A different view of translations from Italian is one that looks at books that have not been translated: an ex negativo panorama that highlights the many works that would have deserved to be translated but were instead not taken into consideration or simply missed by publishers and translators. For the sake of space, we will only mention a few writers of some success in Italy who have been around since the early 1980s.

The Netherlands has ignored several books by Giorgio Pressburger, Nel regno oscuro and Storia umana e inumana, both inspired by Dante’s Comedy. Only the earliest works by this author (and his twin brother Nicola) have been translated, while his later work has remained unknown. The same can be said about Sebastiano Vassalli, who is only known in Dutch thanks to The World’s Gold, The Chimera, The Swan and La notte del lupo, and for Roberto Pazzi, with only three books translated (Searching for the Emperor, The Princess and the Dragon and La malattia del tempo). Lastly, I would like to mention authors like Giacoma Limentani, Clara Sereni, Lia Levi, and Edith Bruck, central figures of Italian-Jewish literature, still awaiting translation. This very brief and rather incomplete overview clearly shows that it is not always criteria of literary significance that guide the ‘translation market’. 


A not too rosy future: accurate picture or false alarm?

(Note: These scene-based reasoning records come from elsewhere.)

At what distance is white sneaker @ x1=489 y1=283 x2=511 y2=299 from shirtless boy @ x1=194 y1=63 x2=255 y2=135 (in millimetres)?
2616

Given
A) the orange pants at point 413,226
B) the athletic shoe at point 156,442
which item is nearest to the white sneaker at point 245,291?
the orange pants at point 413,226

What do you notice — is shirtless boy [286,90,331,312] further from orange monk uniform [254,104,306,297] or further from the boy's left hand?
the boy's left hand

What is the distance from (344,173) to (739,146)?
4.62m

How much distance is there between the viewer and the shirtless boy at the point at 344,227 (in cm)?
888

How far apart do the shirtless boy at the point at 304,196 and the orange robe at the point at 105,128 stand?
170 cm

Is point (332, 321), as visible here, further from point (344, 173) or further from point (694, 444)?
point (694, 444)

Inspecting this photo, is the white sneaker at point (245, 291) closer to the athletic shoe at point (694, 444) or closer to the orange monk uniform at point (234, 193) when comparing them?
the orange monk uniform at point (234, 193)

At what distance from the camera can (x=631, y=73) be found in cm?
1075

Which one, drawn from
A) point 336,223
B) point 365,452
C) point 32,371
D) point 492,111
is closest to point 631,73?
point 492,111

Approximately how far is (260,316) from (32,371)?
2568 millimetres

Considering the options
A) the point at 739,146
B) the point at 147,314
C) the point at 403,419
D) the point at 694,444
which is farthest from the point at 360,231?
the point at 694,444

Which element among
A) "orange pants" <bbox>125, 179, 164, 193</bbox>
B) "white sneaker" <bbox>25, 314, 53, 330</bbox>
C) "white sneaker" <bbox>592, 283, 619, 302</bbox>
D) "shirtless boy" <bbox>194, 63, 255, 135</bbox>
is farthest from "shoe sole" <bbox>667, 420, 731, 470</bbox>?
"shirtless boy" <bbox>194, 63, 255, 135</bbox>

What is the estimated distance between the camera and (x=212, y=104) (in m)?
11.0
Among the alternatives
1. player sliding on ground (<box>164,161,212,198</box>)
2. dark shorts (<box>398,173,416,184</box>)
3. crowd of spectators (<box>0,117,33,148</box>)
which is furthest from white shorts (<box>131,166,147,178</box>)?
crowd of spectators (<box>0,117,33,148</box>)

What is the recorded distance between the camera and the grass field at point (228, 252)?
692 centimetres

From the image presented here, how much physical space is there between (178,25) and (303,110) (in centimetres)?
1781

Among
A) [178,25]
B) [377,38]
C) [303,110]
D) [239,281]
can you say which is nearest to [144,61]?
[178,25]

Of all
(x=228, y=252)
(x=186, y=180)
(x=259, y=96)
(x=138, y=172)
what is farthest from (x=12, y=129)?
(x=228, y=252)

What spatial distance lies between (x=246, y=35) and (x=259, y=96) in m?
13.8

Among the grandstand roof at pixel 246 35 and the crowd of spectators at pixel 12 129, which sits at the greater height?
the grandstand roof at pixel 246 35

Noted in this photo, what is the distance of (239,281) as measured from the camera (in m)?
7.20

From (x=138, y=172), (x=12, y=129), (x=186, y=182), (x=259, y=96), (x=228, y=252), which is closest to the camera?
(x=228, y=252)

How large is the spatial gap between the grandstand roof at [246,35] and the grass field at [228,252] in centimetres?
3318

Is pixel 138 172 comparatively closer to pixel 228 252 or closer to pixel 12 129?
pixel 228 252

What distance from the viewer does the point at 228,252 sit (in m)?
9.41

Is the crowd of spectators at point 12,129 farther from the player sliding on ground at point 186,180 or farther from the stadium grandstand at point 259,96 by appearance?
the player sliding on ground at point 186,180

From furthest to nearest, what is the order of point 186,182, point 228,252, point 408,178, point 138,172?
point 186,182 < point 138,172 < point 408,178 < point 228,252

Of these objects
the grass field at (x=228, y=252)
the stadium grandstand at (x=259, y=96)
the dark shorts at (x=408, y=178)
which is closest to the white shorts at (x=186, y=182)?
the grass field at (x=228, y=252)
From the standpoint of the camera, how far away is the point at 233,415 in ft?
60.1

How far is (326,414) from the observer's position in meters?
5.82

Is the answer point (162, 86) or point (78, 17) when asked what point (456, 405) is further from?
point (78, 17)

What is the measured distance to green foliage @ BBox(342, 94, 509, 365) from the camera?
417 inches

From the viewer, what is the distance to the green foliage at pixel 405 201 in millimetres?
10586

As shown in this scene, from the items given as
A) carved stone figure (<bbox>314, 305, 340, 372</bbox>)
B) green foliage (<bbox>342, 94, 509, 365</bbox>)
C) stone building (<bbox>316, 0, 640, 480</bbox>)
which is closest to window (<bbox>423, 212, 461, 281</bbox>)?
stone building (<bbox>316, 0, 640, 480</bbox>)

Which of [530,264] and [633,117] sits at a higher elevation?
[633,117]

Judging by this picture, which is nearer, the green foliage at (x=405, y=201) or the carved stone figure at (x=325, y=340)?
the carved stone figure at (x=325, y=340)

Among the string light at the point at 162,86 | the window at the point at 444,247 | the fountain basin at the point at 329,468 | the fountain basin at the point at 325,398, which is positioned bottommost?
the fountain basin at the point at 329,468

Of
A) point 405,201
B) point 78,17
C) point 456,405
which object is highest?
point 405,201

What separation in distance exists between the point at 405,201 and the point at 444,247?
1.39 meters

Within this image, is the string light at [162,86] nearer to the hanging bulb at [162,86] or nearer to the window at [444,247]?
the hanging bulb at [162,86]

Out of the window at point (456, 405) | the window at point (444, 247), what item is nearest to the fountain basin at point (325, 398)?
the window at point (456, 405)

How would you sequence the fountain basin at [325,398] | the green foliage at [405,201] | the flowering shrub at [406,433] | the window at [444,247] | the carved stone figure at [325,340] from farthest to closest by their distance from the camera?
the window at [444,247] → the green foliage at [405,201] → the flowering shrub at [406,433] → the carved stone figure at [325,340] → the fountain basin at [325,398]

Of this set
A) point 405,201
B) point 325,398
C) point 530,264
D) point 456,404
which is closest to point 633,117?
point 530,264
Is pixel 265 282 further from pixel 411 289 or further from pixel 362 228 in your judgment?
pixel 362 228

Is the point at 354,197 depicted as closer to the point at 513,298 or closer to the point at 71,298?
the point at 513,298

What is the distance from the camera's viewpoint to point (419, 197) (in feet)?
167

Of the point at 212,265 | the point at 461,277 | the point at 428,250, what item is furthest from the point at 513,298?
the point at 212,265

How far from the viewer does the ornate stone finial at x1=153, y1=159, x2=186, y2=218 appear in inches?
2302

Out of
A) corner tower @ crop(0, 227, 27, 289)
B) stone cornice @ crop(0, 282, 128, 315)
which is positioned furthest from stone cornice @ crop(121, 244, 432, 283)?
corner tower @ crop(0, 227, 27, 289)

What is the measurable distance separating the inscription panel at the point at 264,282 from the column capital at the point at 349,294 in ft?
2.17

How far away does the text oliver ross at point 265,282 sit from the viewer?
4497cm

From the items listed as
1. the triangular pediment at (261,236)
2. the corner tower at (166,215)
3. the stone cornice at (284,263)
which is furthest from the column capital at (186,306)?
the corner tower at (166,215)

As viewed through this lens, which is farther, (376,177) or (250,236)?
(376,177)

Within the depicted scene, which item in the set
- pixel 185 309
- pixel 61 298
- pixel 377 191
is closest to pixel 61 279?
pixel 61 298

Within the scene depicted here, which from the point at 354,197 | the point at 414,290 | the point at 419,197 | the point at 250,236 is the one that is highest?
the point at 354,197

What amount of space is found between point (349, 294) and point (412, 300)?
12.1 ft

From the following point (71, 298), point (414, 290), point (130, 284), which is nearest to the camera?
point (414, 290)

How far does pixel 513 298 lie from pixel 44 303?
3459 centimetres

The current state of literary translation was recently the subject of a long article by Toef Jaeger, ‘Translators are the canaries in the mine’, which appeared on 8 April in the prestigious NRC-Handelsblad. Closing a series of interviews with translators and with Tiziano Perez, director of Letterenfonds, Jaeger notes that literary translations are going through a period of severe difficulties, despite a 5% increase in books sold in the Netherlands, and a total of around EUR 2 million invested in support of translation projects. A good few literary translators are changing jobs. According to the ELV, for the past ten years, fewer people have been translating and from fewer languages, with the consequence that ‘a less fertile literary landscape is emerging, in which only the most popular and best-selling products, translated from a small number of languages, are available in our language’. This phenomenon also affects English, as more and more Dutch people buy and read English books in the original version at favourable prices thanks to the Internet, Amazon’s mega-bookstores, etc. Amidst all this, Covid-19 also had its share of responsibility. At the same time, the number of reviews of literary translations in newspapers is decreasing, along with a reduction of literary journals. While in 2010 there were still 15 literary translations among the 100 best-selling books, by 2021 the number had dropped to 2 (in recent years, before Covid, there were 5 or 6). 

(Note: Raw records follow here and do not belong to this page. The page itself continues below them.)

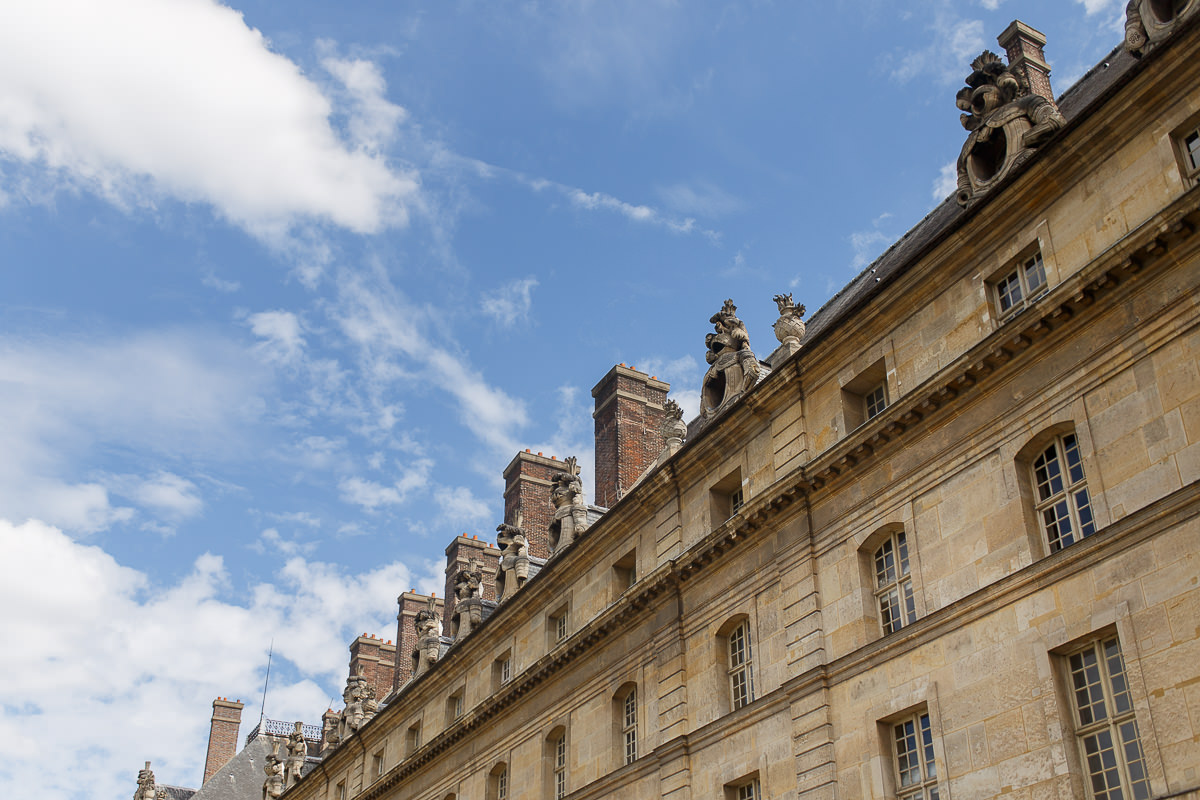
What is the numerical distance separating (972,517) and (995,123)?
6.19 metres

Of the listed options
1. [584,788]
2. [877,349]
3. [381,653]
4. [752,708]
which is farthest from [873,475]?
[381,653]

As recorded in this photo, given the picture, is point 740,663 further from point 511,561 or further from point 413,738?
point 413,738

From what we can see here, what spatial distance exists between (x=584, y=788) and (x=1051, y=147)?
597 inches

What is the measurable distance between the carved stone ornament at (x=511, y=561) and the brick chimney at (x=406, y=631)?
13.0m

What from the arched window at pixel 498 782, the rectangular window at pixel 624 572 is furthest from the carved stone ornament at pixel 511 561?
the rectangular window at pixel 624 572

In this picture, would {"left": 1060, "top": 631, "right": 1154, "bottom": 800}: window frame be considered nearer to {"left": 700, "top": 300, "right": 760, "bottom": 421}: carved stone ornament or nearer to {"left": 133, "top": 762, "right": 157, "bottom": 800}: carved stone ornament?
{"left": 700, "top": 300, "right": 760, "bottom": 421}: carved stone ornament

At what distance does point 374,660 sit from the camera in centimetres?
5275

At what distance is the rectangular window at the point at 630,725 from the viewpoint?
81.3 ft

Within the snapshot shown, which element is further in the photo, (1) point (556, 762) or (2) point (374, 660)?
(2) point (374, 660)

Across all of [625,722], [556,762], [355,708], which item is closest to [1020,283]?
[625,722]

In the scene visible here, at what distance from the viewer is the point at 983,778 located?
1611cm

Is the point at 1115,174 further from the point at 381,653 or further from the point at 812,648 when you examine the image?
the point at 381,653

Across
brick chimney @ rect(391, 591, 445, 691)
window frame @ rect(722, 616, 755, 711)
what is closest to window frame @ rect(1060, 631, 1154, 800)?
window frame @ rect(722, 616, 755, 711)

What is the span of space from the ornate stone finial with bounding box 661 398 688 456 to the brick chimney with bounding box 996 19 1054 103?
9794 mm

It remains to be seen how the situation will evolve in the coming years. It is not only a question of a decline in literary translations and the number of qualified translators. We must also take into account the fact that the pay for translation work (whether funded or not) does not take into account either collective labour agreements or inflation. Even in schools, reading is in serious decline and suffers competition from channels such as Netflix, Disney and HBO, and everything which mobile phones can offer. Without a series of measures to support reading, interest in good, translated literature seems in danger. But if even the Bible is still being translated, read and studied for over two thousand years, some hope remains.